As for the mechanism of arterial wall injury, bullet wounds prevailed at 53.5%. Fragment wounds and blast injuries were found in 31.6% and 10.9%, respectively. Blunt arterial injury occurred rather rarely (4%). Most injuries to major arteries incurred during combat (64.2%) were accompanied by injuries to the corresponding veins. Arterial injuries were sometimes associated with gunshot-induced bone fractures (42.6%) and with peripheral nerve injuries (16.2%). Injuries to single major veins were found in 0.8% of patients, with the iliac and femoral veins being the most-frequently injured.
Patients with major vascular injuries belonged to a group of severely injured patients. The majority of these who were transported to the medical facilities were either in stable condition (24.1%), in guarded or serious condition (36.4% and 28.3%, respectively), or in extremis (3.1%). Among patients with vascular injuries, only 8.1% were judged to be in satisfactory condition. Severe shock (systolic blood pressure less than 70 mm Hg) was recorded in 42.9% of patients. Massive blood loss and severe associated injuries, specifically blast injuries, were commonly accompanied by impaired consciousness. On admission, 30% of patients had depressed consciousness; and 7% were unconscious, which made early and accurate diagnosis of vascular injuries difficult.
Region-Specific Systems of Care
Over the course of the armed conflict in Afghanistan, the following three-stage medical trauma system was formed: (1) prehospital care (first aid, buddy aid, or combat lifesaver at the scene and emergency medical care as preevacuation preparation); (2) advanced trauma management at forward medical units, including augmented medical stations, medical companies, and separate medical battalions in Bagram ( Fig. 29-1 ), Kunduz, Feizabad, and Gelalabad; and (3) definitive surgical care at the Army Multipurpose Military Hospital in Kabul. Over the years, 60% to 90% of patients were evacuated by helicopter from the combat zone directly to advanced care. During the war in Afghanistan, an evacuation system was established, which allowed transport helicopters to fly without medical personnel (tactical evacuation) or which provided for aeromedical evacuation by special “Bisectrix” helicopters staffed by medical personnel. These evacuations were followed by aeromedical (interhospital) and strategic evacuation by “IL-76 Scalpel” and “AN-26 Spasatel” military medical aircraft. As a result, 90% of the wounded personnel with arterial injuries were transported to a surgeon within 6 hours of injury. Some 61.8% of vascular patients were delivered to the surgeon within the first 3 hours after injury, which allowed for the wide use of vascular reconstructive surgery and a reduction in the primary amputation rate.

────

Resume the passage on wartime vascular injuries and their care in Afghanistan, picking up after its final sentence.

(Stored items)

────

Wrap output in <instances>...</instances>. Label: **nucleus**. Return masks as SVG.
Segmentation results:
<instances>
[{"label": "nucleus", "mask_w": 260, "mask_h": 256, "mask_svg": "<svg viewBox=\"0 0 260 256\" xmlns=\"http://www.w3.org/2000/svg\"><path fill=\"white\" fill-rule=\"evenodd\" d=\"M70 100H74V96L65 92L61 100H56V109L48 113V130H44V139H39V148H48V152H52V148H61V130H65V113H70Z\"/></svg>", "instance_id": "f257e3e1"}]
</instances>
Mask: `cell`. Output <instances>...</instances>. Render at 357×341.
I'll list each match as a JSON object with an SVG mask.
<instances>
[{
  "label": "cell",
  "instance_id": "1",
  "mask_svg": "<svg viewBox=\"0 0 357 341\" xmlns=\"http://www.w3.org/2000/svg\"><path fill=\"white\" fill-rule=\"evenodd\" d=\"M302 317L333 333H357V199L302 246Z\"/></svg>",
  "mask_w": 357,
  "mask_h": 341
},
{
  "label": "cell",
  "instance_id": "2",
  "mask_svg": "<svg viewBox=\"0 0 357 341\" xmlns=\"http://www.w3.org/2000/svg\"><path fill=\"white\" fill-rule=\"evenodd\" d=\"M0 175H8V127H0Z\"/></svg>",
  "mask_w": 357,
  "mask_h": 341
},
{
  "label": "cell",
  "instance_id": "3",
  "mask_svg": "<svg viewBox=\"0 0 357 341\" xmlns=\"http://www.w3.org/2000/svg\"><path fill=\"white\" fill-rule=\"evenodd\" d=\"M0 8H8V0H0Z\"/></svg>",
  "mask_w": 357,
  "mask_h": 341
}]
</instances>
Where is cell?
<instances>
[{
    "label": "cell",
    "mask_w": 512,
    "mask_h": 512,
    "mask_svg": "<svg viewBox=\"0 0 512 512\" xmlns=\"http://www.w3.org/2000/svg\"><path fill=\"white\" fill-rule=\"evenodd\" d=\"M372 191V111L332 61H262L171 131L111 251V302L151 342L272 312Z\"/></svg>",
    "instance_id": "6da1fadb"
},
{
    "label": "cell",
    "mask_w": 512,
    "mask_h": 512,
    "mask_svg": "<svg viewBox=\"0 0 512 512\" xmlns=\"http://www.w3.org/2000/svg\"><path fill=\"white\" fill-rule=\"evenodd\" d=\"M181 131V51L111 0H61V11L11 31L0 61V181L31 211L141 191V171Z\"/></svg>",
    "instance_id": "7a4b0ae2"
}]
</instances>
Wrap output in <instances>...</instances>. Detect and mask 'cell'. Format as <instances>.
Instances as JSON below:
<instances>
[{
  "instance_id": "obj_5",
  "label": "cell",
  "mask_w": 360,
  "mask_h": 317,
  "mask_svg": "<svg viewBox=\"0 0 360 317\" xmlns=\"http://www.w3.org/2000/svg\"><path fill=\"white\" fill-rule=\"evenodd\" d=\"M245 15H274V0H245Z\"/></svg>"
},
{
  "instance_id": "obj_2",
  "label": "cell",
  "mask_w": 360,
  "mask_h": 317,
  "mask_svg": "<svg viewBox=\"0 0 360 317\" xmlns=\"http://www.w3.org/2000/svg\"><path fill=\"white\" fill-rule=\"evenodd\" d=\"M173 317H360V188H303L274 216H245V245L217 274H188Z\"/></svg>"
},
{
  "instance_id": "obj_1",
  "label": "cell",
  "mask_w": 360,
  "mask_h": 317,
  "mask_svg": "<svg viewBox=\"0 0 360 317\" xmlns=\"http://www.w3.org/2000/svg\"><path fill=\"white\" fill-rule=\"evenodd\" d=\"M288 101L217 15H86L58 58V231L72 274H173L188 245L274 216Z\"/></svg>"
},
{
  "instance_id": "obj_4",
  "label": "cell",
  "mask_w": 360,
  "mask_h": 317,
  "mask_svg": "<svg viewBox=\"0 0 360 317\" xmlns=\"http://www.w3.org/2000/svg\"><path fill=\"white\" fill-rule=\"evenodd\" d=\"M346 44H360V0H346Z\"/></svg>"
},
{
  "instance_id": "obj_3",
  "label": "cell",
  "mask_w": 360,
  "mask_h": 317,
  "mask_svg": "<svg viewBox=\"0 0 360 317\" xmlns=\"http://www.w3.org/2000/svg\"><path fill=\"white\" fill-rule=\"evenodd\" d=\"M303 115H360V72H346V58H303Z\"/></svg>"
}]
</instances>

────

# EXERCISE OUTPUT
Among the medical supplies issued to individual servicemen before combat operations were first-aid kits containing sterile field dressings and rubber tourniquets designated for hemorrhage control. Combat medics were equipped with bags containing 15 to 20 field dressings, 4 to 5 tourniquets, 2 units of crystalloid, and a 3-day supply of drugs. Additional units of crystalloid were carried by combat lifesavers.
During the war, the number of patients with vascular injuries who did not receive prehospital care decreased from 14% to 3.2%. There were numerous improvements in prehospital care, such as in-uniform tourniquet systems, tourniquets with graduated compression, and special needles for percutaneous ligation of the femoral artery. The last tool developed by Nikolai Pirogov was a rarely used method of percutaneous ligation of the major artery in the middle of a thigh in case of a distal arterial injury ( Fig. 29-2 ). This technique consisted of ligation of femoral vessels by pulling a sterile special long curved needle through the muscles between the femur and vascular bundle making a knot over a stick until the arterial flow stopped ( Fig. 29-3 ). Possible venous bleeding from the wound can be controlled by tight bandage. This method of hemorrhage control prolongs warm ischemia time without any serious damage of arterial wall.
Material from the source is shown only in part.